Em seu requerimento, protocolado em 2002, Dilma descreveu as diversas sessões de tortura às quais foi submetida durante sua prisão, ocorrida quando ela tinha 22 anos, em 1970. Apesar da tramitação ter avançado, precisou ser suspensa porque Dilma ocupava cargos públicos. Já em 2022, o requerimento foi negado durante o governo de Jair Bolsonaro, voltando a ser analisado apenas em 2025.
''De acordo com sua defesa, a ex-presidente foi obrigada a abandonar o curso de Economia na Universidade Federal de Minas Gerais (UFMG), em 1969, e, mais tarde, forçada a pedir demissão da Fundação de Economia e Estatística (FEE), órgão vinculado ao governo do Estado do Rio Grande do Sul, em 1977'', escreve o jornal.
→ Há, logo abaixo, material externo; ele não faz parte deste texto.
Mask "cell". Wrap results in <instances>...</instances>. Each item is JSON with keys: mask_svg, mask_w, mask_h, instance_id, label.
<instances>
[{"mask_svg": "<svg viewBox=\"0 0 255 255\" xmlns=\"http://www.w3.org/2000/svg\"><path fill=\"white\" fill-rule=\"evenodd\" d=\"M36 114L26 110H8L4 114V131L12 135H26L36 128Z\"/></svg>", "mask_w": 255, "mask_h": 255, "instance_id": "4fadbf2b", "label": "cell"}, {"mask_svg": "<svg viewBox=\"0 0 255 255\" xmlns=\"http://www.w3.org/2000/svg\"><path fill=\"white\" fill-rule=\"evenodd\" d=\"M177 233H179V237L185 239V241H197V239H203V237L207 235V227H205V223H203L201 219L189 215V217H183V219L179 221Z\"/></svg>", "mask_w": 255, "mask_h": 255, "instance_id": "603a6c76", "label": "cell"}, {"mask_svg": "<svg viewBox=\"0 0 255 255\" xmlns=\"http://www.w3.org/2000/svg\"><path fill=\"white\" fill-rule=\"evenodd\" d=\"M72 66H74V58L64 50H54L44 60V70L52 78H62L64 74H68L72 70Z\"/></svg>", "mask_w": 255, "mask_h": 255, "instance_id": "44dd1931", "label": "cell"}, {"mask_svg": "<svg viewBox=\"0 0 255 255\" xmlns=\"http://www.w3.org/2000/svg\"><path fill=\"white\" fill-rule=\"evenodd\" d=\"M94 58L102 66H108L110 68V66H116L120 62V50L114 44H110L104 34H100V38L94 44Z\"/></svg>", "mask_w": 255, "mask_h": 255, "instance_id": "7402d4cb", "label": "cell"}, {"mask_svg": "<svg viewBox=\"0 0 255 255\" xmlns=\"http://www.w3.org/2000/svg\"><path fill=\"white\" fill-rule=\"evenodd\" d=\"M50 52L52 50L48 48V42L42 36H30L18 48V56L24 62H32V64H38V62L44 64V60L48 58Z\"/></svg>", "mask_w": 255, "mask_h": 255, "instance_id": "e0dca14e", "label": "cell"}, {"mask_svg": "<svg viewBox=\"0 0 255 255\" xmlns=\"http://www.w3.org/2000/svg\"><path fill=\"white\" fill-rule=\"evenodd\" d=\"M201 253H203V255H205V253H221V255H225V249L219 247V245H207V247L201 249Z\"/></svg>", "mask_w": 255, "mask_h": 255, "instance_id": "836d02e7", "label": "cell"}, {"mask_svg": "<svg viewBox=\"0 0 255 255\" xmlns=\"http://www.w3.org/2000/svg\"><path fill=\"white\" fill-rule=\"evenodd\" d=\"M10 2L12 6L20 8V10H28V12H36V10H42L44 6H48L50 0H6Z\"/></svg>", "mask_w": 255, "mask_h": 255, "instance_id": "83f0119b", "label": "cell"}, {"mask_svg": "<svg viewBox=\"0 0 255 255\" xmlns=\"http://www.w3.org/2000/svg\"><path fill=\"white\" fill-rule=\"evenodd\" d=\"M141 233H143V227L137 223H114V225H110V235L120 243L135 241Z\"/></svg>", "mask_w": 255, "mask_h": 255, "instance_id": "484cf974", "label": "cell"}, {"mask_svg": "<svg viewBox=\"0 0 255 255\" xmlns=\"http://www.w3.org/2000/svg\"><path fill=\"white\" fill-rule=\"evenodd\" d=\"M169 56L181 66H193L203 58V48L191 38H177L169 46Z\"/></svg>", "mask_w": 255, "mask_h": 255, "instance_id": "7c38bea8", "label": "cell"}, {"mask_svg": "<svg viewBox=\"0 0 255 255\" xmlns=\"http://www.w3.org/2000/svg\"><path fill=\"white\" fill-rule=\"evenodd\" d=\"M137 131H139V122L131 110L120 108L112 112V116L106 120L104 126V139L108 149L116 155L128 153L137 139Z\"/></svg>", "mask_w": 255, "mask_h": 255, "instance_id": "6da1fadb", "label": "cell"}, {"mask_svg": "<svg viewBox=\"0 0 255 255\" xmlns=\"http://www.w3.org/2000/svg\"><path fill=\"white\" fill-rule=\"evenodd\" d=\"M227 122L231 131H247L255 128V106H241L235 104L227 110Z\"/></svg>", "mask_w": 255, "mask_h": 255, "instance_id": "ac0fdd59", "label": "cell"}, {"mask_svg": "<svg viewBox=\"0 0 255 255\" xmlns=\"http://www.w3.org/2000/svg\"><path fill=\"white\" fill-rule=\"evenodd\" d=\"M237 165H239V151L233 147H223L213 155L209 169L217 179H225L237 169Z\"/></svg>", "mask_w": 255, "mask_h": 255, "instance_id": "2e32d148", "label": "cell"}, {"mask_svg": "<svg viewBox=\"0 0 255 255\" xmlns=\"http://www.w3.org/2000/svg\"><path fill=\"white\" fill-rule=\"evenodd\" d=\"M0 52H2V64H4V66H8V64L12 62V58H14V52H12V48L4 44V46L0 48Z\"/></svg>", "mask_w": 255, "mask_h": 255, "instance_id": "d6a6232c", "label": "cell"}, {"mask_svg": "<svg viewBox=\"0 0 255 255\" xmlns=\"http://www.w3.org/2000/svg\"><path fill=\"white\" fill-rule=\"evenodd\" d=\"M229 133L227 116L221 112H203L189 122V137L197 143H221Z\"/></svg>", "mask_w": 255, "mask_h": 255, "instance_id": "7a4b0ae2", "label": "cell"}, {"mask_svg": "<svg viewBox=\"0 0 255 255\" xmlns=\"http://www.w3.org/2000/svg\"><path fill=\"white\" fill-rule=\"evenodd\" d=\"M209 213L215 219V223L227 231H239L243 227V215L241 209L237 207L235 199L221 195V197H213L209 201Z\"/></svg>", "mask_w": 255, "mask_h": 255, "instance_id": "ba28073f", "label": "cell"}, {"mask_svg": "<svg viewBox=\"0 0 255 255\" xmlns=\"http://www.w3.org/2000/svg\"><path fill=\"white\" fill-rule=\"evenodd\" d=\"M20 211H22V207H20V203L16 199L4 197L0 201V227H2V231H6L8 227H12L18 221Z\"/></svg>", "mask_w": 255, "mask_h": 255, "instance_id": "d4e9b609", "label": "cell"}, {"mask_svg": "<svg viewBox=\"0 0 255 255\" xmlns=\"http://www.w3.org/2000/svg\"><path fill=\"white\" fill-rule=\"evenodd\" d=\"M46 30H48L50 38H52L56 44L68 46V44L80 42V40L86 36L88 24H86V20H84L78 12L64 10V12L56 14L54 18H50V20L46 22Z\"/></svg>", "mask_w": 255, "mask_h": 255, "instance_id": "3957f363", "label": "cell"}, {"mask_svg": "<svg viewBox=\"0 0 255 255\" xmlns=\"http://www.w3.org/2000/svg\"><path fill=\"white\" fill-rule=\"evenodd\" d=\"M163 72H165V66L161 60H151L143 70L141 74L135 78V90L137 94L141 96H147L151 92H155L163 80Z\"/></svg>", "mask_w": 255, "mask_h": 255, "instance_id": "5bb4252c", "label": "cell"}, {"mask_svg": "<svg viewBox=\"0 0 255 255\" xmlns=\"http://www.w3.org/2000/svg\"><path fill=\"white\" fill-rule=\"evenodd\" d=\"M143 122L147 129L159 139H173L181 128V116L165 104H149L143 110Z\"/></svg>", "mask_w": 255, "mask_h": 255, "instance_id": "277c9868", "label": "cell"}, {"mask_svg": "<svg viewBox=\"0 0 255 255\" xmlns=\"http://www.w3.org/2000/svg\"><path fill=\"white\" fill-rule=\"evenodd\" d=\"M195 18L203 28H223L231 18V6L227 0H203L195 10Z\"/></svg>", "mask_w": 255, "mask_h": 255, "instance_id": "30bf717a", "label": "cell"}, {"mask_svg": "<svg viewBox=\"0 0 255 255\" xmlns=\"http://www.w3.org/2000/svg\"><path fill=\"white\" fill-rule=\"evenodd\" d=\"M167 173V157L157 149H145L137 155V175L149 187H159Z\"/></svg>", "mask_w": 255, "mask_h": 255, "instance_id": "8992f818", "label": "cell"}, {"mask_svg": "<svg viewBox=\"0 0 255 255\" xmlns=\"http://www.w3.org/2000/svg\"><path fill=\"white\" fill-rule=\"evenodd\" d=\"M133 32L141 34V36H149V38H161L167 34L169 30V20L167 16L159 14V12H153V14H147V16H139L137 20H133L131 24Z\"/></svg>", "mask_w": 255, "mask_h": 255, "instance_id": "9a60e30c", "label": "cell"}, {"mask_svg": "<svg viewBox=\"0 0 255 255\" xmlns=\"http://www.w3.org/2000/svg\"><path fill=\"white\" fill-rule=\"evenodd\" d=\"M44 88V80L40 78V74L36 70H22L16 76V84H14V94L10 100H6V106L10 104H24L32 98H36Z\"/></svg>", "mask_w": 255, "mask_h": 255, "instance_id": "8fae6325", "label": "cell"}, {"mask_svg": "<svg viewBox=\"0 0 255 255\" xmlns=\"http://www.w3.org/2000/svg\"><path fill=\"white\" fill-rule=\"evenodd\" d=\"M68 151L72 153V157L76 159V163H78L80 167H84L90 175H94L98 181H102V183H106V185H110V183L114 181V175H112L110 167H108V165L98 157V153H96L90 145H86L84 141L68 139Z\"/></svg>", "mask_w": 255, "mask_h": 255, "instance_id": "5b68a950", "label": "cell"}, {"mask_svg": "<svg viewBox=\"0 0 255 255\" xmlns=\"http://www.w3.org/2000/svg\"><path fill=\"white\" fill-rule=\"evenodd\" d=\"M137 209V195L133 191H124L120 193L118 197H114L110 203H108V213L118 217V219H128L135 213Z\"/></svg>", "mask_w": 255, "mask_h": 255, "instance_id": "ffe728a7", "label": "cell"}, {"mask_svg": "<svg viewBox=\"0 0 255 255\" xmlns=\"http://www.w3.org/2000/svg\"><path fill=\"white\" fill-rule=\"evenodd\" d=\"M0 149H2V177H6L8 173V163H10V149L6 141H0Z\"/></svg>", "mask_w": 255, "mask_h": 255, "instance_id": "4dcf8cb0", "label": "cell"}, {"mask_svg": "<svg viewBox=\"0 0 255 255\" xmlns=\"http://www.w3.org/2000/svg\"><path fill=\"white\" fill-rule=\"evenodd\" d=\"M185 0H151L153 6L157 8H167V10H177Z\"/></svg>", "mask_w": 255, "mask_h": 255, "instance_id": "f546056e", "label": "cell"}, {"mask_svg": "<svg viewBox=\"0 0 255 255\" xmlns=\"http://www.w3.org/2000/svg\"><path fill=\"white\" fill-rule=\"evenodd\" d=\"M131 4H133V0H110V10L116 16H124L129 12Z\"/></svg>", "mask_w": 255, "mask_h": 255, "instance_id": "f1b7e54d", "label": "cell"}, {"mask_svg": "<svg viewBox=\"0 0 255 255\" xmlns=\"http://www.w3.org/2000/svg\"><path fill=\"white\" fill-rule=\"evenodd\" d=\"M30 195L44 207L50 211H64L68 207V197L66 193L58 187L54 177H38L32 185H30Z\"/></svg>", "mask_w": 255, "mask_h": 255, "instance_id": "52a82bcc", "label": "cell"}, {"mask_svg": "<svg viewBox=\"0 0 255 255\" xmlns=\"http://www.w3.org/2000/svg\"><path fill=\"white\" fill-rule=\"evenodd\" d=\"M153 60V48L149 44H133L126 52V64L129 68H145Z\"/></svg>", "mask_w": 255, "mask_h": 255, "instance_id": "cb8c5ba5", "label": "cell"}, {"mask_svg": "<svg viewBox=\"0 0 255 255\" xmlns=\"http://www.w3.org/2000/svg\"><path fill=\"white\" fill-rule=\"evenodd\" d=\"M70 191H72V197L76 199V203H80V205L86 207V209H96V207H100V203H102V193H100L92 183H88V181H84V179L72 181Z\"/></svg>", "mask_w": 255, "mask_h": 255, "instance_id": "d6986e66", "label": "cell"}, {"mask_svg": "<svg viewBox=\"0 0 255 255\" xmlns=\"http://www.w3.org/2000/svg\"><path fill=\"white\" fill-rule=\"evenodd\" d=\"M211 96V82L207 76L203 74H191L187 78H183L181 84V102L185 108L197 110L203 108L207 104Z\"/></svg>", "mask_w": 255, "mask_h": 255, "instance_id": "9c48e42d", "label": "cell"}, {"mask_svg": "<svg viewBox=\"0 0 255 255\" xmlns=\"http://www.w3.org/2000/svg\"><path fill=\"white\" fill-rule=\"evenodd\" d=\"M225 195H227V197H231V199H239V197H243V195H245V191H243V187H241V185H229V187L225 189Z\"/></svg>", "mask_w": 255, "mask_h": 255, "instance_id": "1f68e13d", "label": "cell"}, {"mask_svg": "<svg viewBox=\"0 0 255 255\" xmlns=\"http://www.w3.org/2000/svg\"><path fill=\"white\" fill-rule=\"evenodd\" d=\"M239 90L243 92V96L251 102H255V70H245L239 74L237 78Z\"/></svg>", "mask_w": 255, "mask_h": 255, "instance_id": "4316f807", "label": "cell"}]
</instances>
"Este pedido de reconsideração objetiva corrigir a ilegalidade do ato administrativo anterior, a fim de garantir seu direito à concessão de anistia política federal e reparação em prestação mensal equivalente ao salário que receberia em atividade na fundação de economia estatística. No pedido se requer a reparação no valor de R$ 10.735", explicou o relator do processo, Rodrigo Lentz.